A flulike illness, transmitted by animal urine and usually regarded as a rural threat, appears to be a common inner-city hazard, according to researchers at the Johns Hopkins School of Hygiene and Public Health.
Writing in the journal Annals of Internal Medicine, the scientists described three severe cases of leptospirosis in Baltimore and found strong evidence that the victims were infected through cuts suffered in rat-infested alleys.
A 1992 Baltimore study that revealed that many inner-city residents have developed antibodies from exposure to the bacteria.
"Leptospirosis may be the most common disease that rats carry and transmit to humans in the United States," the study said. "It's simply under-recognized."
Five cases have been reported in Maryland in the past eight years, said Dr. Diane M. Dwyer, state epidemiologist. Nationally, an average of about 60 cases a year were confirmed by the Centers for Disease Control and Prevention before 1995, when leptospirosis was dropped as a nationally reportable illness.
Leptospirosis typically causes aches, pains and fever that go away on their own. But one in 10 cases includes high fever, jaundice, meningitis (inflammation of the brain lining), acute kidney failure, internal bleeding and, occasionally, death. It is treatable with antibiotics.
Much as typhoid fever was a marker for poor sanitation in the 1920s, leptospirosis is "a marker of our social environment," said Dr. Joseph M. Vinetz, an author of the study. He is a fellow in infectious diseases at Hopkins and a fellow in parasitic diseases at the National Institutes of Health.
Vinetz thinks deteriorating economic conditions in many inner-city neighborhoods are exacerbating health risks.
Another rat-borne illness, caused by a hantavirus identified in Baltimore, is also being studied at Hopkins. Similar viruses in Korea and Finland have been linked to kidney failure in humans.
Dwyer said the Hopkins paper is evidence that "there are people who get exposed and infected who don't come to the attention of a doctor, or not so that they get diagnostic tests."
"I don't think we've got a huge leptospirosis problem," she said, but "clearly one of the things this makes us look at is, 'How good is our surveillance system?' "
Dr. Peter Beilenson, the city health commissioner, said the city might need to broaden its public school health curriculum to include warnings about infection risks. It already tries to teach children how to deprive rats in alleys of the trash they feed on.

---+---

→ QUESTIONS
- A) Could you retype everything in the leptospirosis article from "Five cases have" down to "nationally reportable illness."?
- B) According to the leptospirosis article, in what year was leptospirosis dropped as a nationally reportable illness?

→ MATERIAL SHOWN
---+---

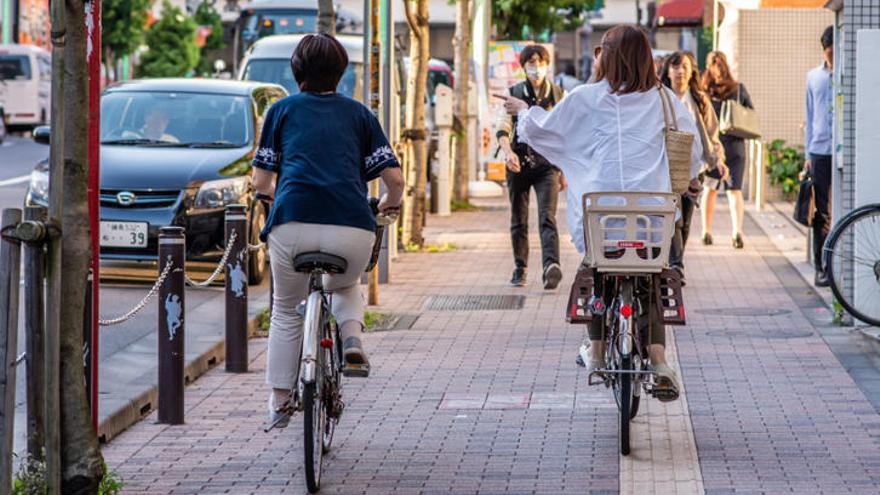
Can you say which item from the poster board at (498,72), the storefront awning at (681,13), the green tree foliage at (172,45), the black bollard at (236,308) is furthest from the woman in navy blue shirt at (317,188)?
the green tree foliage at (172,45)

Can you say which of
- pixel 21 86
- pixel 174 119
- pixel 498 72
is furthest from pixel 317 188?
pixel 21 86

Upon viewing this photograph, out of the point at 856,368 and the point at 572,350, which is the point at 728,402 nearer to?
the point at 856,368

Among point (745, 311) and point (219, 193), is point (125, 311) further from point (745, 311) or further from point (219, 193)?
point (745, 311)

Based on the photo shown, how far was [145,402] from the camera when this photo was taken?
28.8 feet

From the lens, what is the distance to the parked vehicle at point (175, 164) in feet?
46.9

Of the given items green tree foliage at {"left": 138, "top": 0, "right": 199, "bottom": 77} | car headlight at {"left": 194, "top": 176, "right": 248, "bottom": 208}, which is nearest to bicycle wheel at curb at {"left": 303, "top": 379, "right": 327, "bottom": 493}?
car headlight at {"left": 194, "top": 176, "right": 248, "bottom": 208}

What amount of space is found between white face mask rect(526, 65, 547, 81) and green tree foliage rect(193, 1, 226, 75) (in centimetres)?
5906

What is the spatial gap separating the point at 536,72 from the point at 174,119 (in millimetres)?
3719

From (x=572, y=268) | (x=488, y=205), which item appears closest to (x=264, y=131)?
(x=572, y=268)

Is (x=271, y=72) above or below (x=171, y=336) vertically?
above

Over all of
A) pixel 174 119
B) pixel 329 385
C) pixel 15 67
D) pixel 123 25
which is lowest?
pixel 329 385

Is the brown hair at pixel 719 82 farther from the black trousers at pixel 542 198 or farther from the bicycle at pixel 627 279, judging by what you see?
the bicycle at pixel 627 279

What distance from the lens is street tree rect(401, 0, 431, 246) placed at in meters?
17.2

---+---

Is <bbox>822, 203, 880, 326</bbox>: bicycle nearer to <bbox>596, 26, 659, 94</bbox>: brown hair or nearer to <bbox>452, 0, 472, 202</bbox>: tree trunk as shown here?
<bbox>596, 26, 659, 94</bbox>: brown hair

---+---

→ PER-TASK ANSWERS
- A)
Five cases have been reported in Maryland in the past eight years, said Dr. Diane M. Dwyer, state epidemiologist. Nationally, an average of about 60 cases a year were confirmed by the Centers for Disease Control and Prevention before 1995, when leptospirosis was dropped as a nationally reportable illness.

- B) 1995